With the second part made a little addition, IMHO the only little more problem there is with the dependent resources re-indexing, changed the wording, it's actually does not need stop, rather a skip in the other instance, while the dependent resources are changed. Will describe this more in depth later.

I think I did not articulate enough that this issue just like this we have some topic we talk about and create an issue just initiate a discussion and explore the topic. Added the "exploratory" label also to this issues and added a disclaimer regarding to this. Just to make it also explicit: I don't think we should implement such issues until there is explicit request from users and a strong rational behind it backed by numbers. We recognize that the currently the Kubernetes setup does not scale the internal operators, while capable of handling very large clusters.

This scaling and performance aspects sometimes pops up, more like in discussion level, so again this solution seemed to be simple enough, to take a step further and actually create an issue from it.

The problem this could help is memory utilization of a single operator instance, and some other aspects on startup speed of the operator (since we do cache sync on startup). So currently in operators to have fast reconciliation loops we cache all the dependent resources (if possible), in order to limit the hits on the Kubernetes API server and make reconciliation execution faster. Obviously this could lead to large memory consumption especially in case there is a large amount of custom resources and related dependent resources. So basically, what is described is basically sharding, that could helm with this problem, of memory utilization (but also processor) in a single instance.

(Caching is an interesting topic, it's been an ongoing discussion, how to limit caches or have them in a smart way. Recently controller-runtime also made improvements regarding to this subject. Will probably create issue regarding to that, since we staring to get to the point when it could be feasible to implement. )

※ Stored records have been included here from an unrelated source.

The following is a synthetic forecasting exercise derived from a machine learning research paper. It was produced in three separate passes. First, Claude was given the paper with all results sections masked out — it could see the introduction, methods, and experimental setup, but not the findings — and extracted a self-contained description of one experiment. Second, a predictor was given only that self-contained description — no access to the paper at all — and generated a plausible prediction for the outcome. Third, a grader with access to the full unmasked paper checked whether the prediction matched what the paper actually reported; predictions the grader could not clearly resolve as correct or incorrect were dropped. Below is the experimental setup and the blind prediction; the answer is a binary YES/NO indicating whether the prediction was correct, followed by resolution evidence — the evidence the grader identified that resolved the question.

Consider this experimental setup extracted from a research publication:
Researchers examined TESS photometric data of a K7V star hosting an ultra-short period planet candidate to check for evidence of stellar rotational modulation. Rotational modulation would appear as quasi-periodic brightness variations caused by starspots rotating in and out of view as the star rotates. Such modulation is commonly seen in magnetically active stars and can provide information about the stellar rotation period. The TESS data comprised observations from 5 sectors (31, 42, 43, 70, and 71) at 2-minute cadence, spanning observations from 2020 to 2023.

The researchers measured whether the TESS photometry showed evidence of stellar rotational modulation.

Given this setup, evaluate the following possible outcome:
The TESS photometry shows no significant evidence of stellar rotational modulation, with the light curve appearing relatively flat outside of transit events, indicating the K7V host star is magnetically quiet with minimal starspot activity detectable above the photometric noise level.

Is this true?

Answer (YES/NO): YES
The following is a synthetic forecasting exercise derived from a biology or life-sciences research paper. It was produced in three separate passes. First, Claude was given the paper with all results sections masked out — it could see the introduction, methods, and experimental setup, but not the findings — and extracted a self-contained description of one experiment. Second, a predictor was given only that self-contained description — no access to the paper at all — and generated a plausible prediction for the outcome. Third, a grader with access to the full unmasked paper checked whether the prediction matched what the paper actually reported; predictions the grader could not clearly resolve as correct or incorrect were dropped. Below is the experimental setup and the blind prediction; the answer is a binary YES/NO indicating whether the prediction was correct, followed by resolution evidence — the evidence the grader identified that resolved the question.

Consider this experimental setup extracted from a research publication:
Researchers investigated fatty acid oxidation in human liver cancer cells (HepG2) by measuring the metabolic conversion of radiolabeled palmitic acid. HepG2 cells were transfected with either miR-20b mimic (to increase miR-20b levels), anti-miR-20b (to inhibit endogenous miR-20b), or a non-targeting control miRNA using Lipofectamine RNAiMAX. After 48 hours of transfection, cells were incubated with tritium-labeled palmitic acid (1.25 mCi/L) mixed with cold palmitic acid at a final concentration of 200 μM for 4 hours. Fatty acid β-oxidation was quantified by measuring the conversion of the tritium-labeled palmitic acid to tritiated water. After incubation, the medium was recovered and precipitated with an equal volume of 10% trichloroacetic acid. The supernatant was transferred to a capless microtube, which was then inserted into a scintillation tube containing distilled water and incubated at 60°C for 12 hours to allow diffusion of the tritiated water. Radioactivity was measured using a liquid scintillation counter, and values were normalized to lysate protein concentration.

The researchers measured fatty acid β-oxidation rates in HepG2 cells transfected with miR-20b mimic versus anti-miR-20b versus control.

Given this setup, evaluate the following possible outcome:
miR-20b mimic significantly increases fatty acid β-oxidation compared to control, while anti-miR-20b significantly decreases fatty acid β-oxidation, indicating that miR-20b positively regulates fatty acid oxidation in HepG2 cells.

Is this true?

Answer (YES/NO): NO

csviri avatar Jan 30 '22 15:01 csviri

I think I did not articulate enough that this issue just like this we have some topic we talk about and create an issue just initiate a discussion and explore the topic. Added the "exploratory" label also to this issues and added a disclaimer regarding to this. Just to make it also explicit: I don't think we should implement such issues until there is explicit request from users and a strong rational behind it backed by numbers. We recognize that the currently the Kubernetes setup does not scale the internal operators, while capable of handling very large clusters.

I understand, no worries :)

The problem this could help is memory utilization, and some other aspects on startup speed of the operator (since we do cache sync on startup). So currently in operators to have fast reconciliation loops we cache all the dependent resources (if possible), in order to limit the hits on the Kubernetes API server and make reconciliation execution faster. Obviously this could lead to large memory consumption especially in case there is a large amount of custom resources and related dependent resources. So basically, what is described is basically sharding, that could helm with this problem, of memory utilization (but also processor) in a single instance.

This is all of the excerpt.